All of the data below must be repeated exactly.

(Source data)
--

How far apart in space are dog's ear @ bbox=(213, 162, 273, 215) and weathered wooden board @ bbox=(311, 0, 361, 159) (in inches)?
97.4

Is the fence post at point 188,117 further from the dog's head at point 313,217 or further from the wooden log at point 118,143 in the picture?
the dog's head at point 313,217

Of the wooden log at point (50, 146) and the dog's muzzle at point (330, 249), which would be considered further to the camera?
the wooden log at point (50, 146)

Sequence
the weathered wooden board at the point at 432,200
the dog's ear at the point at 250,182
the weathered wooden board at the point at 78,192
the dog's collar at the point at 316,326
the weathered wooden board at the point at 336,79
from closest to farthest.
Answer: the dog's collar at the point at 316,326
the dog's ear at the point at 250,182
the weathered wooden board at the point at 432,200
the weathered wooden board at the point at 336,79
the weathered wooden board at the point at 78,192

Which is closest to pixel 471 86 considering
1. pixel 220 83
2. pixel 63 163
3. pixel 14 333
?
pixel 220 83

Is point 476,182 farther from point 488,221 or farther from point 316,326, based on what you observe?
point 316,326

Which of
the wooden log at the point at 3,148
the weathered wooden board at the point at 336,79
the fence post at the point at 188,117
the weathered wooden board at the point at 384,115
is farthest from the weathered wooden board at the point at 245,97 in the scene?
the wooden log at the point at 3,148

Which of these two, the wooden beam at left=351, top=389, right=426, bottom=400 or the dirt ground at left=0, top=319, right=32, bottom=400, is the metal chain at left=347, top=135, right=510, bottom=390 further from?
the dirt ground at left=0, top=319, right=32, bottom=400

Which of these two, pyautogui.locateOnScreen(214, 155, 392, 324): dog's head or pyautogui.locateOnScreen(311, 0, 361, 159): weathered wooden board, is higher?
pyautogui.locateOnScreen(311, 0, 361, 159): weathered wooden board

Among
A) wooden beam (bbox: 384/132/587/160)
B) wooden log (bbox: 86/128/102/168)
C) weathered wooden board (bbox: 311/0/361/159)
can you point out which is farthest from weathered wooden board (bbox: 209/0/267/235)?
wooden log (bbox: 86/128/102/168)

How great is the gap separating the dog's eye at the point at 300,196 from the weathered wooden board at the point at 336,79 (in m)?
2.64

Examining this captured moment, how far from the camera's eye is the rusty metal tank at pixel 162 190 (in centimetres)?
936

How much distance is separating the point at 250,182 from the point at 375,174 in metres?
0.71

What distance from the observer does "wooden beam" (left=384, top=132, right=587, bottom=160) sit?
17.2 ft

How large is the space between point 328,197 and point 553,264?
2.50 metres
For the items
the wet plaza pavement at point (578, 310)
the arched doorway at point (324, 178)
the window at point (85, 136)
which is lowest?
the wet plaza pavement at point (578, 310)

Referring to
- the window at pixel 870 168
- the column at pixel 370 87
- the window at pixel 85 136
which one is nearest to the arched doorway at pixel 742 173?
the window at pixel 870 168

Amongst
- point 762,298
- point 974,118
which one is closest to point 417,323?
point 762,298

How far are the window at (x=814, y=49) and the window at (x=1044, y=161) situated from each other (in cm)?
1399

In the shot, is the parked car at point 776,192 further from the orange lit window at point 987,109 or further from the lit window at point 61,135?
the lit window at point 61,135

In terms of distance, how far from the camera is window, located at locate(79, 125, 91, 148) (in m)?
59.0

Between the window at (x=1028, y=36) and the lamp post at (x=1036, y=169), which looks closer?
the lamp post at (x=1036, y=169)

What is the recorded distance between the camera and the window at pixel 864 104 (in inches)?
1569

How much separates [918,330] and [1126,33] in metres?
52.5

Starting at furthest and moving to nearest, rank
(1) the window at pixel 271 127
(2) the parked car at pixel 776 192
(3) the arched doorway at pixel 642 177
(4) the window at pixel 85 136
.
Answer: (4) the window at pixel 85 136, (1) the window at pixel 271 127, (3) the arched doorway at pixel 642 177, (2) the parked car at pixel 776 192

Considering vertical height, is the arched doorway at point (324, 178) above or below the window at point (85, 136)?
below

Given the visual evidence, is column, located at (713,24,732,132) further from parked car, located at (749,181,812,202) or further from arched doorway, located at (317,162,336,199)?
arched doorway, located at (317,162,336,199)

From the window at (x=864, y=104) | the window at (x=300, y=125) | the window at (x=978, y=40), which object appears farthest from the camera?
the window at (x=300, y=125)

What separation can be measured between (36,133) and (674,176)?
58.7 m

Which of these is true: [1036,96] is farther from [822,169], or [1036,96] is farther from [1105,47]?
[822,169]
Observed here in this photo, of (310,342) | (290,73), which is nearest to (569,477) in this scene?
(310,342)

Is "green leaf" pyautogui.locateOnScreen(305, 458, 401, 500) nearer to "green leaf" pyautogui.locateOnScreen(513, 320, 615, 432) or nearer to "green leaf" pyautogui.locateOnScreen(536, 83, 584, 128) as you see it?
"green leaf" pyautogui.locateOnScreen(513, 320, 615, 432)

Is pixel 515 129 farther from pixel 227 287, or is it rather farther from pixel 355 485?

--

## Response below
How far apart in space are dog's ear @ bbox=(213, 162, 273, 215) and weathered wooden board @ bbox=(311, 0, 361, 159) (in inches)?
97.4

Is the fence post at point 188,117 further from the dog's head at point 313,217 or further from the wooden log at point 118,143 in the picture?
the dog's head at point 313,217

Of the wooden log at point (50, 146) and the dog's muzzle at point (330, 249), which would be considered further to the camera?
the wooden log at point (50, 146)

Sequence
the weathered wooden board at the point at 432,200
the dog's ear at the point at 250,182
the weathered wooden board at the point at 78,192
the dog's collar at the point at 316,326
the weathered wooden board at the point at 336,79
from closest to farthest.
Answer: the dog's collar at the point at 316,326
the dog's ear at the point at 250,182
the weathered wooden board at the point at 432,200
the weathered wooden board at the point at 336,79
the weathered wooden board at the point at 78,192

Which is closest to pixel 471 86 considering
1. pixel 220 83
2. pixel 63 163
3. pixel 14 333
?
pixel 220 83

Is point 476,182 farther from point 488,221 or farther from point 316,326, based on what you observe?
point 316,326

Which of
the wooden log at the point at 3,148
the weathered wooden board at the point at 336,79
the fence post at the point at 188,117
the weathered wooden board at the point at 384,115
is farthest from the weathered wooden board at the point at 245,97 in the scene?
the wooden log at the point at 3,148

Which of these two, the wooden beam at left=351, top=389, right=426, bottom=400 or the dirt ground at left=0, top=319, right=32, bottom=400, is the metal chain at left=347, top=135, right=510, bottom=390 further from?
the dirt ground at left=0, top=319, right=32, bottom=400

Which of these two, pyautogui.locateOnScreen(214, 155, 392, 324): dog's head or pyautogui.locateOnScreen(311, 0, 361, 159): weathered wooden board, is higher?
pyautogui.locateOnScreen(311, 0, 361, 159): weathered wooden board

Among
A) wooden beam (bbox: 384/132/587/160)
B) wooden log (bbox: 86/128/102/168)
C) weathered wooden board (bbox: 311/0/361/159)
can you point out which is farthest from weathered wooden board (bbox: 209/0/267/235)?
wooden log (bbox: 86/128/102/168)

How great is the gap separating the dog's eye at the point at 300,196 from the weathered wooden board at the point at 336,79 (in m)?
2.64

Examining this captured moment, how far from the camera's eye is the rusty metal tank at pixel 162 190 (in centimetres)?
936

How much distance is separating the point at 250,182 from the point at 375,174 in metres?
0.71

What distance from the observer does "wooden beam" (left=384, top=132, right=587, bottom=160) sit?
17.2 ft

How large is the space between point 328,197 and point 553,264?
2.50 metres
For the items
the wet plaza pavement at point (578, 310)
the arched doorway at point (324, 178)
the window at point (85, 136)
which is lowest?
the wet plaza pavement at point (578, 310)

Referring to
- the window at pixel 870 168
- the column at pixel 370 87
- the window at pixel 85 136
which one is nearest to the arched doorway at pixel 742 173?
the window at pixel 870 168

Amongst
- point 762,298
- point 974,118
which one is closest to point 417,323?
point 762,298

How far are the window at (x=814, y=49) and the window at (x=1044, y=161) situated from each other (in cm)?
1399

In the shot, is the parked car at point 776,192 further from the orange lit window at point 987,109 or further from the lit window at point 61,135?
the lit window at point 61,135

In terms of distance, how far from the camera is window, located at locate(79, 125, 91, 148) (in m)?
59.0

Between the window at (x=1028, y=36) and the lamp post at (x=1036, y=169), which looks closer?
the lamp post at (x=1036, y=169)

What is the recorded distance between the camera and the window at pixel 864 104 (in inches)?
1569

How much separates [918,330] and [1126,33] in metres?
52.5

Starting at furthest and moving to nearest, rank
(1) the window at pixel 271 127
(2) the parked car at pixel 776 192
(3) the arched doorway at pixel 642 177
(4) the window at pixel 85 136
.
Answer: (4) the window at pixel 85 136, (1) the window at pixel 271 127, (3) the arched doorway at pixel 642 177, (2) the parked car at pixel 776 192

Considering vertical height, is the arched doorway at point (324, 178) above or below the window at point (85, 136)?
below

Given the visual evidence, is column, located at (713,24,732,132) further from parked car, located at (749,181,812,202) or further from arched doorway, located at (317,162,336,199)?
arched doorway, located at (317,162,336,199)

From the window at (x=864, y=104) | the window at (x=300, y=125) | the window at (x=978, y=40), which object appears farthest from the camera?
the window at (x=300, y=125)

What separation can be measured between (36,133) and (674,176)?
58.7 m

Which of these is true: [1036,96] is farther from [822,169], or [1036,96] is farther from [1105,47]?
[822,169]
Observed here in this photo, of (310,342) | (290,73), which is nearest to (569,477) in this scene?
(310,342)

Is "green leaf" pyautogui.locateOnScreen(305, 458, 401, 500) nearer to "green leaf" pyautogui.locateOnScreen(513, 320, 615, 432) or nearer to "green leaf" pyautogui.locateOnScreen(536, 83, 584, 128) as you see it?
"green leaf" pyautogui.locateOnScreen(513, 320, 615, 432)

Is pixel 515 129 farther from pixel 227 287, or is it rather farther from pixel 355 485?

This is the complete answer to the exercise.